### [DOCUMENT EXTRACT]
-.-.-
Magnetic resonance spectroscopy (MRS) Estimation of Glutathione flux in the Liver (MEGL)
1st August 2015 - ongoing
Team: Professor Guruprasad Aithal.
Fatty liver (NAFLD) has become a major health burden. Excess hepatic fat is associated with unresolved oxidative stress which generates inflammation and hepatocyte injury seen in non-alcoholic steatohepatitis (NASH). NASH is progressive leading to cirrhosis in 15% of patients and is an independent risk factor for cardiovascular outcomes.
Currently there are no methods to distinguish NASH from simple NAFLD or to estimate the burden of oxidative stress. This study aims to provide underpinning work to develop direct measures of oxidative stress in vivo. Glutathione is the primary anti-oxidant used in liver, and glutathione production directly reflects rates of oxidation and the ability of the liver to combat excess free radicals. Pilot work by our collaborators showed the potential of using an oral [2-13C]glycine intake to measure glutathione in liver using Carbon-13 Magnetic resonance spectroscopy (MRS). We aim to develop this pilot study by optimizing the scan technique to provide a clinical test and potential biomarker for progressive liver disease. This will assist in the stratification of patients with NAFLD and can be used to monitor patients’ progress in response to therapy.
We will initially work to optimize and develop MR protocol ex vivo. To test the healthy response, we will then run a matched pair in vivo study exploring hepatic anti-oxidant (glutathione) flux in 12 healthy subjects (powered from pilot data). This will involve regular oral intake of labelled [2-13C] glycine with intermittent 13C MRS scanning and also acquiring blood samples for glucose and peptide analysis. Subjects will be tested in fasted and postprandial states and the results compared.
-.-.-
### [DATA EXTRACTS]
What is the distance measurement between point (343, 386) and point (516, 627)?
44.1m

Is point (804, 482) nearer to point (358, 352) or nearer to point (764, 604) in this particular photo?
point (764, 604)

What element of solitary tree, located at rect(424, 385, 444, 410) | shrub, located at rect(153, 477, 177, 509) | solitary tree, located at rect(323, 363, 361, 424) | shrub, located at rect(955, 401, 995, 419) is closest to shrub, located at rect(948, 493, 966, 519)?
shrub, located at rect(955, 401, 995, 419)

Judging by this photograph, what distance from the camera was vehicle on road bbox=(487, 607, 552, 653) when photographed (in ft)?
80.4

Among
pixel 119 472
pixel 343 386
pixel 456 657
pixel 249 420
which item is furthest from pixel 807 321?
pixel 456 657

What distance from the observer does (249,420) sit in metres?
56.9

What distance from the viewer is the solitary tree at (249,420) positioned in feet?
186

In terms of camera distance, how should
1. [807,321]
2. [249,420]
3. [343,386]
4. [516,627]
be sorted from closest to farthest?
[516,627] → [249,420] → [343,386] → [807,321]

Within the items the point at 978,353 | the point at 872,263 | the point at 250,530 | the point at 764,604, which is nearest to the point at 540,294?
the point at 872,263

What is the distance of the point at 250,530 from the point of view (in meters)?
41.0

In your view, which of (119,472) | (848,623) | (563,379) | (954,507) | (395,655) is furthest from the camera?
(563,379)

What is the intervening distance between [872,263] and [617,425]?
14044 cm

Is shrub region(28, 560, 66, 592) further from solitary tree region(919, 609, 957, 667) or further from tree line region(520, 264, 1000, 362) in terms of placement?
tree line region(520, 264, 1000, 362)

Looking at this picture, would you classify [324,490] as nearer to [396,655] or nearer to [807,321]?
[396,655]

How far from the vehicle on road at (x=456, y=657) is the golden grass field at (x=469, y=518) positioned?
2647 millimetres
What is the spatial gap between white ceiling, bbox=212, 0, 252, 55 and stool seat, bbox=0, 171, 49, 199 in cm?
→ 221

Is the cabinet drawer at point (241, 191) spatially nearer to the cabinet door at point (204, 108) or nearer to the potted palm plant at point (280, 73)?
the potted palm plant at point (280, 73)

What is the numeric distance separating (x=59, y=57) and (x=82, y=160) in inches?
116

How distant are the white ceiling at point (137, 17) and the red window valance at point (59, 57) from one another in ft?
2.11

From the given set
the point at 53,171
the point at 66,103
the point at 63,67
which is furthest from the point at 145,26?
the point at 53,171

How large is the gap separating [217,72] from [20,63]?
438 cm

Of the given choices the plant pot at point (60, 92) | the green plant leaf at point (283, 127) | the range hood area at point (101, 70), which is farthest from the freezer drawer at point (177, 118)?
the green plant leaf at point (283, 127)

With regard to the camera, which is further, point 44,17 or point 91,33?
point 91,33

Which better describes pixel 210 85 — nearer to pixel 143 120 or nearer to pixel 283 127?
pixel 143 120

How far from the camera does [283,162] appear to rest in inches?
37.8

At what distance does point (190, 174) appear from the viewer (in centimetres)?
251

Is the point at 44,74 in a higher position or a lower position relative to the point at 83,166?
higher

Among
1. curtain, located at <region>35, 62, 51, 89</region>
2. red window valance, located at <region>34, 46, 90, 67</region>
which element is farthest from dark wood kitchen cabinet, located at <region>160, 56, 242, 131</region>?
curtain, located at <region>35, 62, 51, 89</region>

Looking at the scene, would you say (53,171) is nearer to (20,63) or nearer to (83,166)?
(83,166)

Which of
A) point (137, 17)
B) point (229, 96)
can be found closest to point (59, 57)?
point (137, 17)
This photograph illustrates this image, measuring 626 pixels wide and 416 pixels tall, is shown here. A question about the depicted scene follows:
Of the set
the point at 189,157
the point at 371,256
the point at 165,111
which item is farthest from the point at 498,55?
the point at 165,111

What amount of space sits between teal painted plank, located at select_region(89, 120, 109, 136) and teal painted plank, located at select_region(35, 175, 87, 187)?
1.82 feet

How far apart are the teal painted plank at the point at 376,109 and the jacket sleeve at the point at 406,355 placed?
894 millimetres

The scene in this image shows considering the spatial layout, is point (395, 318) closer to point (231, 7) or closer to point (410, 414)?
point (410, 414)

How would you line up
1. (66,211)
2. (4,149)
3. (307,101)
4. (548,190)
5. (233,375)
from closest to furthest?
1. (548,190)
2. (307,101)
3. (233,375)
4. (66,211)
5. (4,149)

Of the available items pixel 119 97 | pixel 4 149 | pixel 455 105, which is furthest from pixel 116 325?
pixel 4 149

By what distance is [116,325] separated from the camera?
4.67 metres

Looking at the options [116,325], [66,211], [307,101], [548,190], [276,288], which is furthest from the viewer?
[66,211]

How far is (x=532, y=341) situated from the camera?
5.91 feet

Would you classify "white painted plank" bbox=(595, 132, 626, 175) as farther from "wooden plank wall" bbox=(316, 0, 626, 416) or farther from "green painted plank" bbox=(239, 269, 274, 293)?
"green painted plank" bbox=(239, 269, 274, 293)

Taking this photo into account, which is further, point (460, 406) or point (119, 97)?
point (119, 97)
-.-.-
### [TASK ITEM]
According to the study summary, what percentage of patients with NASH progress to cirrhosis? The entries have nothing to do with what is asked here.

### [SOLUTION FOR THIS PROBLEM]
15% of patients